Author's Notes: ~ Quotes from Divergent by Veronica Roth, pgs. 7, 112, 237, 264, 266.
"...tell him to research the simulation serum."
Her mother was the bravest woman Natalie had ever known. Brave enough to lead a dying faction. Brave enough to tell her only daughter about things she should never know about.
"They're introducing a new serum. God help our initiates who use it."
Brave enough to pull Natalie aside on her Choosing Day against every rule Natalie had ever heard, smooth back her daughter's hair, and tell her, "Your father doesn't know.
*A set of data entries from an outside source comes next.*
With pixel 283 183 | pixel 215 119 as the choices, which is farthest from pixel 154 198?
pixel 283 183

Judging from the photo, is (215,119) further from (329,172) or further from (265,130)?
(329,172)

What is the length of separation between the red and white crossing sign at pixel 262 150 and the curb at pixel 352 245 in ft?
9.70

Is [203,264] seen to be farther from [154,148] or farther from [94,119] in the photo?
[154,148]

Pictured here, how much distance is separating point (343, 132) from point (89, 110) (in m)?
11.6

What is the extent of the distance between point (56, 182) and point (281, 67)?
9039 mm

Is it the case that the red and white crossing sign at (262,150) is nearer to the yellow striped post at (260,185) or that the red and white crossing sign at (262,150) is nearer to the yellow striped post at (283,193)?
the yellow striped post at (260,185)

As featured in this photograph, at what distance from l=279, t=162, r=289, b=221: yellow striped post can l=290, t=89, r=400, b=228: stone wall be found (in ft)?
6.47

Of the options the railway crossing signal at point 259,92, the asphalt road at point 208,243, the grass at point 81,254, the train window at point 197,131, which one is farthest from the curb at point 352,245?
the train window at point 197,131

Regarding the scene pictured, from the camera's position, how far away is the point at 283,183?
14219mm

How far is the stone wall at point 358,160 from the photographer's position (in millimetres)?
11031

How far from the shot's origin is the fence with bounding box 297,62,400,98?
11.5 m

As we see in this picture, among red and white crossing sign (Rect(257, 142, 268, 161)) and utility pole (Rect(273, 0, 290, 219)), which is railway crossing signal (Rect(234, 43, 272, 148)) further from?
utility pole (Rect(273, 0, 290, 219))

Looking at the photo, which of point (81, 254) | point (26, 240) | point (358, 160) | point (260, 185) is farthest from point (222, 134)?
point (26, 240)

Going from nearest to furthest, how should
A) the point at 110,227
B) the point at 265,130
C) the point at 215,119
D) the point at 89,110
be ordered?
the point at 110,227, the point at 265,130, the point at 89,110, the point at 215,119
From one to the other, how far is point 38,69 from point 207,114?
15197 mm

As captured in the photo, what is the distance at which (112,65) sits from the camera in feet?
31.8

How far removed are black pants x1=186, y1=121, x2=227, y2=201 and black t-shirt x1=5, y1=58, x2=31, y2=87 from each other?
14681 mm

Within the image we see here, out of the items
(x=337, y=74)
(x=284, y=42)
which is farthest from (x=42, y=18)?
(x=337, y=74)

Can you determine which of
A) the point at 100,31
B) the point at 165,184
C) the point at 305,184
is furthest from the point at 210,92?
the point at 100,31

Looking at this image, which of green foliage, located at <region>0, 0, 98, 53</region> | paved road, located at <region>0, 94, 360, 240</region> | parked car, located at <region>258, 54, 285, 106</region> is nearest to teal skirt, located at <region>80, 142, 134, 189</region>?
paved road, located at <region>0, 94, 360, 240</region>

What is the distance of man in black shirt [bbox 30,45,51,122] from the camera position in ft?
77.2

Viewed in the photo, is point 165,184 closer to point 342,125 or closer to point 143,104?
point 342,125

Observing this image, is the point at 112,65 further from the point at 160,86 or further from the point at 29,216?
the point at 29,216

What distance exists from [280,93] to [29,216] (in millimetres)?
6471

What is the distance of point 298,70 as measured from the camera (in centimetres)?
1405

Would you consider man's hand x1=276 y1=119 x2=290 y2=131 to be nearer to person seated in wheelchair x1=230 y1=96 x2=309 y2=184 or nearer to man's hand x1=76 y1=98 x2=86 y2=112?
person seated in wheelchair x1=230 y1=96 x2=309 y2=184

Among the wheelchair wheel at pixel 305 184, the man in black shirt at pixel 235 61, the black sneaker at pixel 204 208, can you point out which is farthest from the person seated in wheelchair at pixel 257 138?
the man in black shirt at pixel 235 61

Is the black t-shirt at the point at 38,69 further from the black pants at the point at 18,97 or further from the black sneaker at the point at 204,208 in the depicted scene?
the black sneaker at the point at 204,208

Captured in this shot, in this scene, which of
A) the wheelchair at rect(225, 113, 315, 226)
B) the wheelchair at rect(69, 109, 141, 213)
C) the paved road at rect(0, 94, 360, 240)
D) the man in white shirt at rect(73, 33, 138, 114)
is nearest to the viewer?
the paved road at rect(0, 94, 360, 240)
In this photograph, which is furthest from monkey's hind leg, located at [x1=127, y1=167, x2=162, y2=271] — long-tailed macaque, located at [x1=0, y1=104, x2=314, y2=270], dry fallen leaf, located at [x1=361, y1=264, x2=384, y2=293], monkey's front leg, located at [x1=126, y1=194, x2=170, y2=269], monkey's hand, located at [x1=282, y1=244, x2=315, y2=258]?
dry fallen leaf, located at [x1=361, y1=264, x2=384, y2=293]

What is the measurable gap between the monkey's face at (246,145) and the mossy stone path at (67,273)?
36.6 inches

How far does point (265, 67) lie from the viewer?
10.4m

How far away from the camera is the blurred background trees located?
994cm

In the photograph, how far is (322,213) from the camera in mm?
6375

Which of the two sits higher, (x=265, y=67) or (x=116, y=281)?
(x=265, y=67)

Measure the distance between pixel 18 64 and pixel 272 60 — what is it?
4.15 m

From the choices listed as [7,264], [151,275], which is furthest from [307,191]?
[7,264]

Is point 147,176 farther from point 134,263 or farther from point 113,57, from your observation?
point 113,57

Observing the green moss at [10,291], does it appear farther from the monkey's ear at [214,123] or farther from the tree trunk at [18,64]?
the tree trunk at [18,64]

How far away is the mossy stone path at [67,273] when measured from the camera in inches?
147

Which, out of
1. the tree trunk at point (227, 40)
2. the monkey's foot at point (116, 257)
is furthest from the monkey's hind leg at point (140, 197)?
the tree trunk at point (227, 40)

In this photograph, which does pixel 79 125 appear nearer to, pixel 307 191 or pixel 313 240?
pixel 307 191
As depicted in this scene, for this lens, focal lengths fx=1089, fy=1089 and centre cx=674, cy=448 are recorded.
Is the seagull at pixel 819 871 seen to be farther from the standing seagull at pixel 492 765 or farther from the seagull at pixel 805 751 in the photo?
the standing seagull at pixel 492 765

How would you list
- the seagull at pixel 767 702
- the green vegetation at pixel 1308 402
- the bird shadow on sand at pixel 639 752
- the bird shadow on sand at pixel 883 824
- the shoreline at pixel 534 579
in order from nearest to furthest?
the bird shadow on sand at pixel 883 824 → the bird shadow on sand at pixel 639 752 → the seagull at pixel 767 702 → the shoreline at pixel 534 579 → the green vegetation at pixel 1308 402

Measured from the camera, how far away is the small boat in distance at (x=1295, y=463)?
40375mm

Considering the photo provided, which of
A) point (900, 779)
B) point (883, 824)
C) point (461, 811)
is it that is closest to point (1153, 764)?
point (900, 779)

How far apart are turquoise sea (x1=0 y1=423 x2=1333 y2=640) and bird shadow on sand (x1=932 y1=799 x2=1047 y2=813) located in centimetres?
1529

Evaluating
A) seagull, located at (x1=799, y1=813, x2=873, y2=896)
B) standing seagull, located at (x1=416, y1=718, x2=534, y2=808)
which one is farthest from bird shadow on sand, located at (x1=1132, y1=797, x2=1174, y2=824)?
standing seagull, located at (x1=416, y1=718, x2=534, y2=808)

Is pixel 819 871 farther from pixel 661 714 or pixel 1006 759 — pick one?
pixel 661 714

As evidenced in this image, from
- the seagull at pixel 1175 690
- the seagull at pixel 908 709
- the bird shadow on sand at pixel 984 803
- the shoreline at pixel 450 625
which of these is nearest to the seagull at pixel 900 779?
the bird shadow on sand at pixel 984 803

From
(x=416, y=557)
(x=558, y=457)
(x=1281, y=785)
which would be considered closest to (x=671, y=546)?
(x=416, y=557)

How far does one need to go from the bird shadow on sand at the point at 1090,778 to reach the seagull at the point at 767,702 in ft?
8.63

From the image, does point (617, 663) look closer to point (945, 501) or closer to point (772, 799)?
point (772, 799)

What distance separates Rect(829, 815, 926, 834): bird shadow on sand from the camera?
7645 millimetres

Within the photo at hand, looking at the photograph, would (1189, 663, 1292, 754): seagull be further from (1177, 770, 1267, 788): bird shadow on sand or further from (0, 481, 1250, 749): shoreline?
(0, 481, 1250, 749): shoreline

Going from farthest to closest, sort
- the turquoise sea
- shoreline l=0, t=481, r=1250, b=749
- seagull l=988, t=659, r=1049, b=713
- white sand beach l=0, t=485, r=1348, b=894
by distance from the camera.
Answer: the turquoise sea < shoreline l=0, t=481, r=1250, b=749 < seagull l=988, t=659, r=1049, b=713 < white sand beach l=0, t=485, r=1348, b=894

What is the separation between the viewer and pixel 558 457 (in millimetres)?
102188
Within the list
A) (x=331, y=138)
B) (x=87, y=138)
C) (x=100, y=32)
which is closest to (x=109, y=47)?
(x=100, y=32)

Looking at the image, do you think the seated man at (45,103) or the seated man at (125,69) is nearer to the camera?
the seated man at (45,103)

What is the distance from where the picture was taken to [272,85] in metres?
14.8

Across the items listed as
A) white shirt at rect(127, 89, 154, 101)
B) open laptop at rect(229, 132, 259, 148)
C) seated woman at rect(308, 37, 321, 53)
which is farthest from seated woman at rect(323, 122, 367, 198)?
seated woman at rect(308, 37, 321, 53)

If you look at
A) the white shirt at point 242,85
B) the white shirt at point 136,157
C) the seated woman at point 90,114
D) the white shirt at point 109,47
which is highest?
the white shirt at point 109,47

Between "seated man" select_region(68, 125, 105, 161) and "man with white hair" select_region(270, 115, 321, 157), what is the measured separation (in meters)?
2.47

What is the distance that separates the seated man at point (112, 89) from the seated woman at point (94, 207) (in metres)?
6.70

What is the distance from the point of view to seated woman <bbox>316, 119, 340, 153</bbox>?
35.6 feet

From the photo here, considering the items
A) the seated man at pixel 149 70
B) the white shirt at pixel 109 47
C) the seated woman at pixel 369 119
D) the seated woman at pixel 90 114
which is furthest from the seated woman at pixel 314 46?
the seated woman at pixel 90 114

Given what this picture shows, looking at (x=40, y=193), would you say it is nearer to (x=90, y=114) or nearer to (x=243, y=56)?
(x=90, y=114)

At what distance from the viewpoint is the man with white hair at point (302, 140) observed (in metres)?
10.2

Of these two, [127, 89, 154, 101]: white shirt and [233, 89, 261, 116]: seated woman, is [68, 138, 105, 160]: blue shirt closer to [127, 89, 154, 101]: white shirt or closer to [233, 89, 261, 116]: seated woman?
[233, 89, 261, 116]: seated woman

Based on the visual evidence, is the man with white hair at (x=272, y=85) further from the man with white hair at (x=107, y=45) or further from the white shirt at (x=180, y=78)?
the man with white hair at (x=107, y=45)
I saw your test results."
Natalie stiffened. Divergent. The word meant rebel, dangerous, targeted. She did not need to attend her mother's secret meetings to understand that.
"Choose another faction, Natalie. Choose somewhere safer." She held Natalie tight—"Be brave, Natalie. I love you."—then let her go.
"I was only safe because my mother...told me to leave my faction..."
The agony of Choosing Day was that while Natalie tested Divergent—Dauntless, Amity, Abnegation, Erudite; funny, no Candor—she had never wanted anything different than the faction where she was born. But she knew months ago when she saw the fear in her mother's eyes that something was going on higher up that overcame the bravery of certain Dauntless and that they were unable to oppose without ending up at the bottom of the chasm.
Her mother would not oppose it. Natalie did not know if her mother was brave enough to fight it, except...
She caught her breath at the very idea. She was sending her daughter out with knowledge to fight it from without. Natalie could escape the heavy weight of the other Dauntless leaders. She could be free to learn without being destroyed. But as what?
She looked upon the black coals, dark earth, clear water, grey stones. Everyone but her mother believed she would choose Dauntless, let her blood sizzle on the burning coals in the bowl that held her choice. It was the pain in her mother's face—brave enough to lose her child—that gave her the strength to choose.
Grey stones for Abnegation, leaders working for the good of all the factions of Chicago. It seemed fitting.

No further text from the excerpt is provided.